Lady Diana était endormie, ou, du moins, le semblait. Nos vêtements jonchaient une large étendue de moquette verte. Une épaisse lumière, teintée de rose et de bleu, entrait à flots par une large fenêtre à travers laquelle étaient visibles des cimes d’arbres gris et or. De grandes feuilles de papier à dessin gisaient un peu partout, sur nos vêtements épars et dessous. Je me penchai du côté gauche du lit, pour ramasser l’une de ces feuilles, sur laquelle étaient esquissés une paire de seins, des cuisses, un bras retravaillé à la hâte, un visage sans traits. Réaliser un croquis sur le vif, en état d’ivresse et sous le coup d’une tentative de séduction, n’est pas la meilleure garantie d’un travail artistique de qualité.

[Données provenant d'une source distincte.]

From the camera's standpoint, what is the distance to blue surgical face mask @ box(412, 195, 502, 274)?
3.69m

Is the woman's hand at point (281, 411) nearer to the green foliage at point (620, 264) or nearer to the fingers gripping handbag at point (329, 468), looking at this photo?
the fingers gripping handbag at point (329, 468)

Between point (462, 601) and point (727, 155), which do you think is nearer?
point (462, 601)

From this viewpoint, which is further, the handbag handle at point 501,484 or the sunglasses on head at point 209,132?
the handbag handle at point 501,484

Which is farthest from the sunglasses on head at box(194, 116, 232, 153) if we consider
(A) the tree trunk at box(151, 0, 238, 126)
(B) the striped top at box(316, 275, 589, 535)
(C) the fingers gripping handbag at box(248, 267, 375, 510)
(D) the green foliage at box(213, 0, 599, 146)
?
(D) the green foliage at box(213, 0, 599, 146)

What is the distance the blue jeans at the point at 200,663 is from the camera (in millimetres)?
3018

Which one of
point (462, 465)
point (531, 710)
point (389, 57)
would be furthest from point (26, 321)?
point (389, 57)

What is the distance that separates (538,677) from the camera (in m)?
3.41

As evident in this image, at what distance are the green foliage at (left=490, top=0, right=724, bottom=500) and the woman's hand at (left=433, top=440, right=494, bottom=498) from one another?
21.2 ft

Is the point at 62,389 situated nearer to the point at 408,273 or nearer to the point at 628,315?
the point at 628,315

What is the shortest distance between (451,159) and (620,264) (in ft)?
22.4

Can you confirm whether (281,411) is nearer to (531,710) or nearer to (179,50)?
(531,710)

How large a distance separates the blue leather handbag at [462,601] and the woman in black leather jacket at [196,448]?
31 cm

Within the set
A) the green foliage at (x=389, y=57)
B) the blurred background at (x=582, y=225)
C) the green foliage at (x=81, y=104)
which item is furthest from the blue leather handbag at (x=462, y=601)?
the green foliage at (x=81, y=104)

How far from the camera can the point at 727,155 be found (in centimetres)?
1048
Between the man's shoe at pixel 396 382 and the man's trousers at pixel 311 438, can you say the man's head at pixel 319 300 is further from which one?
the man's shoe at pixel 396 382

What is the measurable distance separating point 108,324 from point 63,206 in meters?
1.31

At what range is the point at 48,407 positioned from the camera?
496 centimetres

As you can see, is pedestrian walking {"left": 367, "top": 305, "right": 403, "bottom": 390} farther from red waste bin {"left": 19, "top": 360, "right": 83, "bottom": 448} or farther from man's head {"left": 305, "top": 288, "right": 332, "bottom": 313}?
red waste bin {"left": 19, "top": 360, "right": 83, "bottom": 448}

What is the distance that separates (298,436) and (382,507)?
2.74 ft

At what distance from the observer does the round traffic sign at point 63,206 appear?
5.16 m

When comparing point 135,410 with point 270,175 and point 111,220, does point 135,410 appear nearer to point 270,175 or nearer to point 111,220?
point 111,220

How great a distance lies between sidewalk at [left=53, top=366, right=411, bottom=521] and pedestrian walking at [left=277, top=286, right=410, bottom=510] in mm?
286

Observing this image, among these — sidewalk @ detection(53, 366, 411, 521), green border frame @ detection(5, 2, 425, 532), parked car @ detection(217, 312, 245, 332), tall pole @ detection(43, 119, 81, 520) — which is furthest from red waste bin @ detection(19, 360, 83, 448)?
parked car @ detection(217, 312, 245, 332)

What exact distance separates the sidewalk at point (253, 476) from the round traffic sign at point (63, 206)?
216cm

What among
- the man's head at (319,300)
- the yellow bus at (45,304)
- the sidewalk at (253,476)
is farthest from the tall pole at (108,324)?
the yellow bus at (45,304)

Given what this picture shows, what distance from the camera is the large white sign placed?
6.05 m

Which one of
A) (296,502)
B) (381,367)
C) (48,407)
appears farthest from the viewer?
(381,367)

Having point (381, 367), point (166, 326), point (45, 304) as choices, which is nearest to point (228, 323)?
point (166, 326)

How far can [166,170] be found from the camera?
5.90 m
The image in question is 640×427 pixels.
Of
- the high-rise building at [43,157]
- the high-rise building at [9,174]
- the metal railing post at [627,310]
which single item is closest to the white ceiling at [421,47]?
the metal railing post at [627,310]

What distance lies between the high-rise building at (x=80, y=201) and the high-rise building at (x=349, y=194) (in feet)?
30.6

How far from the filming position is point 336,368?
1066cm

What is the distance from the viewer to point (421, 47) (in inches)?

Je me remis sur le dos en gémissant doucement, et m’absorbai dans l’étude contemplative des moulures du plafond, à quatre mètres au-dessus de moi. Si celle qui était couchée à mes côtés avait été Fanny, je n’aurais pas souhaité bouger d’ici pour tout l’or du monde. Mais, comme ce n’était pas le cas, je me glissai hors des couvertures et récupérai mon persoc, notant au passage que c’était le petit matin sur Tau Ceti Central et que quatorze heures s’étaient écoulées depuis l’heure de mon rendez-vous avec la Présidente. Puis je m’éloignai sur la pointe des pieds en direction de la salle de bains, à la recherche d’une pilule contre la gueule de bois.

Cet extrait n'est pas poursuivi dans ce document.